- [WORK TO BE COMPLETED]:
Return the records, each one exactly as written.

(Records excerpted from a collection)
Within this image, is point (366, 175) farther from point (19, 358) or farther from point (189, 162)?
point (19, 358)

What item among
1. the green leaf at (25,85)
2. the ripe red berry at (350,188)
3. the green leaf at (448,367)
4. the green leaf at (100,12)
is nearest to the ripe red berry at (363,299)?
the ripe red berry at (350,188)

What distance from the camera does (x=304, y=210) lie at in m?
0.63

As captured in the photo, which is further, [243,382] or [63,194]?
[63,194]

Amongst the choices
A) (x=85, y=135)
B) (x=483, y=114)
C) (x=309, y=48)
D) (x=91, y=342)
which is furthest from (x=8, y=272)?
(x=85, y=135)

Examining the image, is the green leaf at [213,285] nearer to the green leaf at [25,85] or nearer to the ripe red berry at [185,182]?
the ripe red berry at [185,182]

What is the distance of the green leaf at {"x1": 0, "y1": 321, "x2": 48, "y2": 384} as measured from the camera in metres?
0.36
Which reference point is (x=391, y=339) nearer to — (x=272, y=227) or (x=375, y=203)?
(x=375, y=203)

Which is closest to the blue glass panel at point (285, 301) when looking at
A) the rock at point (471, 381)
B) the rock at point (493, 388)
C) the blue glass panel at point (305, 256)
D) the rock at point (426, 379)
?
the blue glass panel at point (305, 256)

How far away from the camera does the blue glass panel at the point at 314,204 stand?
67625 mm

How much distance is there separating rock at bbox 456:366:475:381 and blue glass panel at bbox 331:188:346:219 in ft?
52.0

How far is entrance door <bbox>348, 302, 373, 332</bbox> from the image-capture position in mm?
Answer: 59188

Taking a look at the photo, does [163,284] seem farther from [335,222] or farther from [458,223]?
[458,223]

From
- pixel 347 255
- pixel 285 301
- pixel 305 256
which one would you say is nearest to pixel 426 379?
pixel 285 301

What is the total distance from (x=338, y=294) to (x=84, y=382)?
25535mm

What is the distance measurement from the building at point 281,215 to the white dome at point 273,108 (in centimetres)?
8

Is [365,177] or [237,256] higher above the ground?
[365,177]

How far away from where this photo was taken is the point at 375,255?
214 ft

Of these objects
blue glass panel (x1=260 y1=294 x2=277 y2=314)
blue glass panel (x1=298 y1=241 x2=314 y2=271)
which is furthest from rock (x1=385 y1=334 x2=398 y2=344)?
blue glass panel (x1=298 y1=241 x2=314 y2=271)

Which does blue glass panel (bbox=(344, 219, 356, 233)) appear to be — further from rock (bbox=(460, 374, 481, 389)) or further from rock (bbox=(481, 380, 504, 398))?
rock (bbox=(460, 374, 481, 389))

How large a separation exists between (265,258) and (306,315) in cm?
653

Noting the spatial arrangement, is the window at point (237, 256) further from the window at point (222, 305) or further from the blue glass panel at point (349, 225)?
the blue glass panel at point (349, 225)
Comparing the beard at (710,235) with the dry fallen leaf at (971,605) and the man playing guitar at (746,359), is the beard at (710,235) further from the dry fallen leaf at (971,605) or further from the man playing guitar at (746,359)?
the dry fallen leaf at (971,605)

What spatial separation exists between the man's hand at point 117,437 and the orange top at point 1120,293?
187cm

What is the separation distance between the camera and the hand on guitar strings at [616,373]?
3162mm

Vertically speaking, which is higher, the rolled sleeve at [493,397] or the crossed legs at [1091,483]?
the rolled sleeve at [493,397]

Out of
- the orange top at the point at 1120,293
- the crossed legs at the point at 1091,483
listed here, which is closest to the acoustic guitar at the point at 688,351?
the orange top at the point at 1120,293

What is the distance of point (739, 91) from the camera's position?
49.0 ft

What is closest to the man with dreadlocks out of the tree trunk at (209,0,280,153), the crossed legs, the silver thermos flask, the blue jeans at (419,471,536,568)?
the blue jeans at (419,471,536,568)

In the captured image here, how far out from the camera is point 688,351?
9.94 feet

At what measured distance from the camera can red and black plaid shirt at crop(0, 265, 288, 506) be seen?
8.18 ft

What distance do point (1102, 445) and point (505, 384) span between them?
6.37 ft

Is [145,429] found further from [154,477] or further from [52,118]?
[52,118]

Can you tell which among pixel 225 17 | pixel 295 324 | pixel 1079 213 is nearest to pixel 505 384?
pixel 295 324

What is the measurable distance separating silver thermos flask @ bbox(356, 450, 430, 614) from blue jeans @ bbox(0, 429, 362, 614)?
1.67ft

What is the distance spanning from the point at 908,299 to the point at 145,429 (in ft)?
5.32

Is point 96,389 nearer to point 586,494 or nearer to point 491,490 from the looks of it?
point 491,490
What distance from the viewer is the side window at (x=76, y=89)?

- [SOLUTION FOR THIS TASK]:
Within this image, is point (366, 175) farther from point (19, 358) or farther from point (189, 162)?
point (19, 358)

What item among
1. the green leaf at (25,85)
2. the ripe red berry at (350,188)
3. the green leaf at (448,367)
4. the green leaf at (100,12)
is nearest to the ripe red berry at (363,299)?
the ripe red berry at (350,188)

What distance from the camera does (x=304, y=210) lie at in m?
0.63

As captured in the photo, which is further, [243,382] or [63,194]?
[63,194]

Amongst the choices
A) (x=85, y=135)
B) (x=483, y=114)
C) (x=309, y=48)
D) (x=91, y=342)
which is furthest from (x=8, y=272)?
(x=85, y=135)

Examining the image, is the green leaf at [213,285] nearer to the green leaf at [25,85] or nearer to the ripe red berry at [185,182]?
the ripe red berry at [185,182]

What is the distance of the green leaf at {"x1": 0, "y1": 321, "x2": 48, "y2": 384} as measured from the camera in metres?
0.36
Which reference point is (x=391, y=339) nearer to — (x=272, y=227) or (x=375, y=203)?
(x=375, y=203)

Which is closest to the blue glass panel at point (285, 301) when looking at
A) the rock at point (471, 381)
B) the rock at point (493, 388)
C) the blue glass panel at point (305, 256)
D) the rock at point (426, 379)
?
the blue glass panel at point (305, 256)

How far away from the camera does the blue glass panel at the point at 314,204 stand?
67625 mm

How much distance is there separating rock at bbox 456:366:475:381 and blue glass panel at bbox 331:188:346:219 in ft?
52.0

How far is entrance door <bbox>348, 302, 373, 332</bbox> from the image-capture position in mm?
Answer: 59188

Taking a look at the photo, does [163,284] seem farther from [335,222] or farther from [458,223]?
[458,223]

From
- pixel 347 255
- pixel 285 301
- pixel 305 256
which one would you say is nearest to pixel 426 379?
pixel 285 301

What is the total distance from (x=338, y=294) to (x=84, y=382)?
25535mm

What is the distance measurement from the building at point 281,215 to the white dome at point 273,108 (in centimetres)?
8

Is [365,177] or [237,256] higher above the ground?
[365,177]

How far away from where this photo was taken is the point at 375,255?
214 ft

Of these objects
blue glass panel (x1=260 y1=294 x2=277 y2=314)
blue glass panel (x1=298 y1=241 x2=314 y2=271)
which is furthest from rock (x1=385 y1=334 x2=398 y2=344)?
blue glass panel (x1=298 y1=241 x2=314 y2=271)

Which does blue glass panel (bbox=(344, 219, 356, 233)) appear to be — further from rock (bbox=(460, 374, 481, 389)) or further from rock (bbox=(481, 380, 504, 398))?
rock (bbox=(460, 374, 481, 389))

How large a separation exists between (265,258) and (306,315) in cm?
653

Noting the spatial arrangement, is the window at point (237, 256) further from the window at point (222, 305) or further from the blue glass panel at point (349, 225)?
the blue glass panel at point (349, 225)
Comparing the beard at (710,235) with the dry fallen leaf at (971,605) and the man playing guitar at (746,359), is the beard at (710,235) further from the dry fallen leaf at (971,605) or further from the man playing guitar at (746,359)?
the dry fallen leaf at (971,605)

What spatial separation exists between the man's hand at point 117,437 and the orange top at point 1120,293?
187cm

What is the separation distance between the camera and the hand on guitar strings at [616,373]?
3162mm

Vertically speaking, which is higher, the rolled sleeve at [493,397] or the crossed legs at [1091,483]?
the rolled sleeve at [493,397]

Out of
- the orange top at the point at 1120,293
- the crossed legs at the point at 1091,483
listed here, which is closest to the acoustic guitar at the point at 688,351?
the orange top at the point at 1120,293

What is the distance of point (739, 91) from the camera's position?
49.0 ft

What is closest to the man with dreadlocks out of the tree trunk at (209,0,280,153), the crossed legs, the silver thermos flask, the blue jeans at (419,471,536,568)?
the blue jeans at (419,471,536,568)

In the captured image here, how far out from the camera is point 688,351?
9.94 feet

At what measured distance from the camera can red and black plaid shirt at crop(0, 265, 288, 506) be seen?
8.18 ft

What distance do point (1102, 445) and point (505, 384) span between them?
6.37 ft

Is [145,429] found further from [154,477] or further from [52,118]?
[52,118]

Can you tell which among pixel 225 17 | pixel 295 324 | pixel 1079 213 is nearest to pixel 505 384?
pixel 295 324

What is the measurable distance separating silver thermos flask @ bbox(356, 450, 430, 614) from blue jeans @ bbox(0, 429, 362, 614)?
1.67ft

What is the distance spanning from the point at 908,299 to the point at 145,429 (in ft)?
5.32

Is point 96,389 nearer to point 586,494 or nearer to point 491,490 from the looks of it?
point 491,490
What distance from the viewer is the side window at (x=76, y=89)?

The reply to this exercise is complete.